▶ _Excerpted passage_
Thursday, we told you about how community agencies located right on site at some Rochester City Schools are helping provide mental health services for children in need. In Part 2 of her story, Spectrum News reporter Cristina Domingues went to School No. 17 in Rochester to see what else the school and the district are doing to help kids and their families.
ROCHESTER, N.Y. — When Mrs. Staub's class begins its day at Enrico Fermi School No. 17, students gather in a circle, talk about their feelings and identify agents of change.
Principal Caterina Leone-Mannino says all students start their days like this so that no matter what situation they might be coming from at home, they can take a moment here to calmly begin their day of learning.
"At least 90 percent of our population, has two or more ACEs, Adverse Childhood Experiences, by the time they're entering school," said Leone-Mannino. "That could be everything from single parent household, living in poverty, incarcerated parent, death of a close immediate family member."

▶ _Data_
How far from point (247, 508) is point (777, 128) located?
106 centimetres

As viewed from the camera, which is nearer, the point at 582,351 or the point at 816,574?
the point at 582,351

▶ _The problem_
Continue the news story about Rochester's School No. 17 and its support for students, picking up after its last paragraph above.

▶ _Task result_
"We also recognized that when kids were coming in having been affected by trauma they would scoot right into fight or flight mode," Leone-Mannino said. "Meaning that was it, you either saw them running away from a situation or getting ready to fight whenever they were presented with a situation."
School No. 17 is in receivership so it is considered a struggling school, but the State Education Department says it has made a demonstrable improvement. School leaders say community partners have helped them do that.
The school was once considered persistently violent now has a cool down room, where students who act out in the classroom go to take a break with a school staff member. Hillside Children's Center has a satellite clinic there, where a counselor meets with students during the school day. Pathways to Peace, the Center for Youth, The Ghandi Institute for Non Violence and Ibero are also on site. This has become a community school, addressing many of the students' needs for mental health.
When asked if every child in this school who needs mental help, can get it, the principal Leone-Mannino said, "With willing family members, yes."
For a young student to get clinical help, a family member has to give consent, and the district says families need to be partners to advocate for their children.
"We need them to work along with us to be share information with us, to be a part of that counseling service when it's appropriate for a parent to join in that session," said Ruth Turner, RCSD Support Services executive director. "They're a very critical part of that treatment plan."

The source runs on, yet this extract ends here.